» **Goal of the exercise**
Set down all of the entries precisely as they were written.

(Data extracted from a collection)
====
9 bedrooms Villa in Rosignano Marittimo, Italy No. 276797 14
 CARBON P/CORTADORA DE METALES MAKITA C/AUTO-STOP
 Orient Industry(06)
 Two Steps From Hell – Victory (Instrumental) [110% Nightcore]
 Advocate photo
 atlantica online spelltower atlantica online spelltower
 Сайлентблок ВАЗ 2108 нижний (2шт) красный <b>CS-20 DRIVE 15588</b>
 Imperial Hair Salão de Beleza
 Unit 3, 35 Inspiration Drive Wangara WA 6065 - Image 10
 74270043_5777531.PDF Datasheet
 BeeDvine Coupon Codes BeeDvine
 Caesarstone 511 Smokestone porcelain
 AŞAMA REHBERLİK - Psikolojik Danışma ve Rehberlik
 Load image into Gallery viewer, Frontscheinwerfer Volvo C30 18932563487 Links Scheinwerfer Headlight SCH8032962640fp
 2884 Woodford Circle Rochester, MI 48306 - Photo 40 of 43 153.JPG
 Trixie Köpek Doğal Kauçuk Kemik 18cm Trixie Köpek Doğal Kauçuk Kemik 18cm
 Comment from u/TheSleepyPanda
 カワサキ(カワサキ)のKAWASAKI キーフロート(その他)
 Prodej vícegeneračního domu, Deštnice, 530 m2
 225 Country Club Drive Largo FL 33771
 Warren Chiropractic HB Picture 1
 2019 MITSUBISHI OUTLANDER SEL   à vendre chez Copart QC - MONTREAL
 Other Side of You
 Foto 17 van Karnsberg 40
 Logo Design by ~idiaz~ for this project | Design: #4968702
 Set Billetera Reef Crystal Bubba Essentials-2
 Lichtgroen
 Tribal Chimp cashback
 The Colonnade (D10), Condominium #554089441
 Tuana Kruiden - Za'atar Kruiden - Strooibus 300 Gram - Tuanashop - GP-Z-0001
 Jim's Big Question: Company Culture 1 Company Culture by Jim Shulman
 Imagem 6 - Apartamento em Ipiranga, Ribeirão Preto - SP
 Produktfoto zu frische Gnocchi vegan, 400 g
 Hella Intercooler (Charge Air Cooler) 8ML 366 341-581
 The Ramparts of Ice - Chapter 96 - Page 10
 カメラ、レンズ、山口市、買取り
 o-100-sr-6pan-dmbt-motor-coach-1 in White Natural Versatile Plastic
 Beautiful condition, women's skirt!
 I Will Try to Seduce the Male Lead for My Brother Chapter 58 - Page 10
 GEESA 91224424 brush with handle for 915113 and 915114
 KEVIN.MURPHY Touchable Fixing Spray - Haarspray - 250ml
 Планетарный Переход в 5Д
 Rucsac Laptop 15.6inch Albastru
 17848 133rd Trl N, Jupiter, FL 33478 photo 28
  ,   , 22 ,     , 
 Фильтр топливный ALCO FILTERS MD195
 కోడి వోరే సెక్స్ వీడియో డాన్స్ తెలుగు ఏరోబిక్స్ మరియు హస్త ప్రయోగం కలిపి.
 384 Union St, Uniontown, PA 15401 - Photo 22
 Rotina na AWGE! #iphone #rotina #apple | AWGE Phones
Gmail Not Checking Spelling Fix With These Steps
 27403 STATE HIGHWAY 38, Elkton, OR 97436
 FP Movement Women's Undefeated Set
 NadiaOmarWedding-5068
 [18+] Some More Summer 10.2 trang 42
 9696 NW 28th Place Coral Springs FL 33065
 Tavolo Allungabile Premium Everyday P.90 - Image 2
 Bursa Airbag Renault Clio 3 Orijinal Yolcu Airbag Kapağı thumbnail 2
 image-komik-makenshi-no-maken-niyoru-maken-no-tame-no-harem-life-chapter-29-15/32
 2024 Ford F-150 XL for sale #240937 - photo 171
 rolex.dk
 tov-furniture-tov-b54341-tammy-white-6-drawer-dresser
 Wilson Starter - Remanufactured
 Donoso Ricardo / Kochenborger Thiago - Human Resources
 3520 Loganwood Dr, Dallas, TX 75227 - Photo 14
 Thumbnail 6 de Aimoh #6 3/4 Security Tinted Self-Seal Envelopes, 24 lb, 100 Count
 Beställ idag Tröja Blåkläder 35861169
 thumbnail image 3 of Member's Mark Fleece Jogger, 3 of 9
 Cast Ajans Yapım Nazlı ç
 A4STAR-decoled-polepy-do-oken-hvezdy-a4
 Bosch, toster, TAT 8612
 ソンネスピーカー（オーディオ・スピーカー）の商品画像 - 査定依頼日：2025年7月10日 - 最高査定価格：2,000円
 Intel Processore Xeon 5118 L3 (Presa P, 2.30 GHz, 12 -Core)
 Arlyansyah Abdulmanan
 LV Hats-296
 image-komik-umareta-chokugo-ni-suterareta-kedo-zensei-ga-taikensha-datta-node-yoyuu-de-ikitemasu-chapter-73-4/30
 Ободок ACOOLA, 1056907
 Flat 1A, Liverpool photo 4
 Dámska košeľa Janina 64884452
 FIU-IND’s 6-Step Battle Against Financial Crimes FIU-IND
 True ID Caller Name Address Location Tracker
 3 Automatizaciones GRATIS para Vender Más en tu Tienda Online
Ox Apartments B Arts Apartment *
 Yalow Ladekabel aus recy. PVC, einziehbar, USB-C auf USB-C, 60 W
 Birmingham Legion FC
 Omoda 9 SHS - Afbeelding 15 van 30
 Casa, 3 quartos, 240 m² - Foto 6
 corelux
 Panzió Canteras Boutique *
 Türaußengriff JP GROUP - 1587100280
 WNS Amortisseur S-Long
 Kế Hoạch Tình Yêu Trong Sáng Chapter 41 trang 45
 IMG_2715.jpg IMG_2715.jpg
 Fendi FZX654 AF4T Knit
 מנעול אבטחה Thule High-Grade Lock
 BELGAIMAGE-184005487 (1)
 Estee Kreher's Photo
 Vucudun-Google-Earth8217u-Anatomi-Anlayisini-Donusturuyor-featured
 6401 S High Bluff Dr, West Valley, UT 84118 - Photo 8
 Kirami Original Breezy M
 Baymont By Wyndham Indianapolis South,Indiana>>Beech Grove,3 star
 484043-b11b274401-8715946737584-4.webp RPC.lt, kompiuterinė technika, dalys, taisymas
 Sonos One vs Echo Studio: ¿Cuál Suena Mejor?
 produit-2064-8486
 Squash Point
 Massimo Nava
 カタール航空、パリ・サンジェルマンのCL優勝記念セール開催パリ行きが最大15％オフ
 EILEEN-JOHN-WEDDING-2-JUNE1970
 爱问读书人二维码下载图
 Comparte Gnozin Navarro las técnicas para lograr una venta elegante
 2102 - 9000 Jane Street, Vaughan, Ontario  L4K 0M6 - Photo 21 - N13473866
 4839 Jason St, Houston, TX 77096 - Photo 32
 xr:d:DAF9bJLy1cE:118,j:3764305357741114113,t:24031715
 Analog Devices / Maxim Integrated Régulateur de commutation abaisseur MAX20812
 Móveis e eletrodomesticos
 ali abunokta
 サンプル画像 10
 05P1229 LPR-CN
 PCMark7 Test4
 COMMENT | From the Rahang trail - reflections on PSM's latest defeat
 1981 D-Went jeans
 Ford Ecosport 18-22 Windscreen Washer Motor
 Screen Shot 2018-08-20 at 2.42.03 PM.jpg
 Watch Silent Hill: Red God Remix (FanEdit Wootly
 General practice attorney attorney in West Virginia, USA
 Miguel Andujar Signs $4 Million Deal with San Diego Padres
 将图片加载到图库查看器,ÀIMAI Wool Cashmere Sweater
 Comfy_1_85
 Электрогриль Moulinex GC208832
====
» **Your response**
9 bedrooms Villa in Rosignano Marittimo, Italy No. 276797 14
 CARBON P/CORTADORA DE METALES MAKITA C/AUTO-STOP
 Orient Industry(06)
 Two Steps From Hell – Victory (Instrumental) [110% Nightcore]
 Advocate photo
 atlantica online spelltower atlantica online spelltower
 Сайлентблок ВАЗ 2108 нижний (2шт) красный <b>CS-20 DRIVE 15588</b>
 Imperial Hair Salão de Beleza
 Unit 3, 35 Inspiration Drive Wangara WA 6065 - Image 10
 74270043_5777531.PDF Datasheet
 BeeDvine Coupon Codes BeeDvine
 Caesarstone 511 Smokestone porcelain
 AŞAMA REHBERLİK - Psikolojik Danışma ve Rehberlik
 Load image into Gallery viewer, Frontscheinwerfer Volvo C30 18932563487 Links Scheinwerfer Headlight SCH8032962640fp
 2884 Woodford Circle Rochester, MI 48306 - Photo 40 of 43 153.JPG
 Trixie Köpek Doğal Kauçuk Kemik 18cm Trixie Köpek Doğal Kauçuk Kemik 18cm
 Comment from u/TheSleepyPanda
 カワサキ(カワサキ)のKAWASAKI キーフロート(その他)
 Prodej vícegeneračního domu, Deštnice, 530 m2
 225 Country Club Drive Largo FL 33771
 Warren Chiropractic HB Picture 1
 2019 MITSUBISHI OUTLANDER SEL   à vendre chez Copart QC - MONTREAL
 Other Side of You
 Foto 17 van Karnsberg 40
 Logo Design by ~idiaz~ for this project | Design: #4968702
 Set Billetera Reef Crystal Bubba Essentials-2
 Lichtgroen
 Tribal Chimp cashback
 The Colonnade (D10), Condominium #554089441
 Tuana Kruiden - Za'atar Kruiden - Strooibus 300 Gram - Tuanashop - GP-Z-0001
 Jim's Big Question: Company Culture 1 Company Culture by Jim Shulman
 Imagem 6 - Apartamento em Ipiranga, Ribeirão Preto - SP
 Produktfoto zu frische Gnocchi vegan, 400 g
 Hella Intercooler (Charge Air Cooler) 8ML 366 341-581
 The Ramparts of Ice - Chapter 96 - Page 10
 カメラ、レンズ、山口市、買取り
 o-100-sr-6pan-dmbt-motor-coach-1 in White Natural Versatile Plastic
 Beautiful condition, women's skirt!
 I Will Try to Seduce the Male Lead for My Brother Chapter 58 - Page 10
 GEESA 91224424 brush with handle for 915113 and 915114
 KEVIN.MURPHY Touchable Fixing Spray - Haarspray - 250ml
 Планетарный Переход в 5Д
 Rucsac Laptop 15.6inch Albastru
 17848 133rd Trl N, Jupiter, FL 33478 photo 28
  ,   , 22 ,     , 
 Фильтр топливный ALCO FILTERS MD195
 కోడి వోరే సెక్స్ వీడియో డాన్స్ తెలుగు ఏరోబిక్స్ మరియు హస్త ప్రయోగం కలిపి.
 384 Union St, Uniontown, PA 15401 - Photo 22
 Rotina na AWGE! #iphone #rotina #apple | AWGE Phones
Gmail Not Checking Spelling Fix With These Steps
 27403 STATE HIGHWAY 38, Elkton, OR 97436
 FP Movement Women's Undefeated Set
 NadiaOmarWedding-5068
 [18+] Some More Summer 10.2 trang 42
 9696 NW 28th Place Coral Springs FL 33065
 Tavolo Allungabile Premium Everyday P.90 - Image 2
 Bursa Airbag Renault Clio 3 Orijinal Yolcu Airbag Kapağı thumbnail 2
 image-komik-makenshi-no-maken-niyoru-maken-no-tame-no-harem-life-chapter-29-15/32
 2024 Ford F-150 XL for sale #240937 - photo 171
 rolex.dk
 tov-furniture-tov-b54341-tammy-white-6-drawer-dresser
 Wilson Starter - Remanufactured
 Donoso Ricardo / Kochenborger Thiago - Human Resources
 3520 Loganwood Dr, Dallas, TX 75227 - Photo 14
 Thumbnail 6 de Aimoh #6 3/4 Security Tinted Self-Seal Envelopes, 24 lb, 100 Count
 Beställ idag Tröja Blåkläder 35861169
 thumbnail image 3 of Member's Mark Fleece Jogger, 3 of 9
 Cast Ajans Yapım Nazlı ç
 A4STAR-decoled-polepy-do-oken-hvezdy-a4
 Bosch, toster, TAT 8612
 ソンネスピーカー（オーディオ・スピーカー）の商品画像 - 査定依頼日：2025年7月10日 - 最高査定価格：2,000円
 Intel Processore Xeon 5118 L3 (Presa P, 2.30 GHz, 12 -Core)
 Arlyansyah Abdulmanan
 LV Hats-296
 image-komik-umareta-chokugo-ni-suterareta-kedo-zensei-ga-taikensha-datta-node-yoyuu-de-ikitemasu-chapter-73-4/30
 Ободок ACOOLA, 1056907
 Flat 1A, Liverpool photo 4
 Dámska košeľa Janina 64884452
 FIU-IND’s 6-Step Battle Against Financial Crimes FIU-IND
 True ID Caller Name Address Location Tracker
 3 Automatizaciones GRATIS para Vender Más en tu Tienda Online
Ox Apartments B Arts Apartment *
 Yalow Ladekabel aus recy. PVC, einziehbar, USB-C auf USB-C, 60 W
 Birmingham Legion FC
 Omoda 9 SHS - Afbeelding 15 van 30
 Casa, 3 quartos, 240 m² - Foto 6
 corelux
 Panzió Canteras Boutique *
 Türaußengriff JP GROUP - 1587100280
 WNS Amortisseur S-Long
 Kế Hoạch Tình Yêu Trong Sáng Chapter 41 trang 45
 IMG_2715.jpg IMG_2715.jpg
 Fendi FZX654 AF4T Knit
 מנעול אבטחה Thule High-Grade Lock
 BELGAIMAGE-184005487 (1)
 Estee Kreher's Photo
 Vucudun-Google-Earth8217u-Anatomi-Anlayisini-Donusturuyor-featured
 6401 S High Bluff Dr, West Valley, UT 84118 - Photo 8
 Kirami Original Breezy M
 Baymont By Wyndham Indianapolis South,Indiana>>Beech Grove,3 star
 484043-b11b274401-8715946737584-4.webp RPC.lt, kompiuterinė technika, dalys, taisymas
 Sonos One vs Echo Studio: ¿Cuál Suena Mejor?
 produit-2064-8486
 Squash Point
 Massimo Nava
 カタール航空、パリ・サンジェルマンのCL優勝記念セール開催パリ行きが最大15％オフ
 EILEEN-JOHN-WEDDING-2-JUNE1970
 爱问读书人二维码下载图
 Comparte Gnozin Navarro las técnicas para lograr una venta elegante
 2102 - 9000 Jane Street, Vaughan, Ontario  L4K 0M6 - Photo 21 - N13473866
 4839 Jason St, Houston, TX 77096 - Photo 32
 xr:d:DAF9bJLy1cE:118,j:3764305357741114113,t:24031715
 Analog Devices / Maxim Integrated Régulateur de commutation abaisseur MAX20812
 Móveis e eletrodomesticos
 ali abunokta
 サンプル画像 10
 05P1229 LPR-CN
 PCMark7 Test4
 COMMENT | From the Rahang trail - reflections on PSM's latest defeat
 1981 D-Went jeans
 Ford Ecosport 18-22 Windscreen Washer Motor
 Screen Shot 2018-08-20 at 2.42.03 PM.jpg
 Watch Silent Hill: Red God Remix (FanEdit Wootly
 General practice attorney attorney in West Virginia, USA
 Miguel Andujar Signs $4 Million Deal with San Diego Padres
 将图片加载到图库查看器,ÀIMAI Wool Cashmere Sweater
 Comfy_1_85
 Электрогриль Moulinex GC208832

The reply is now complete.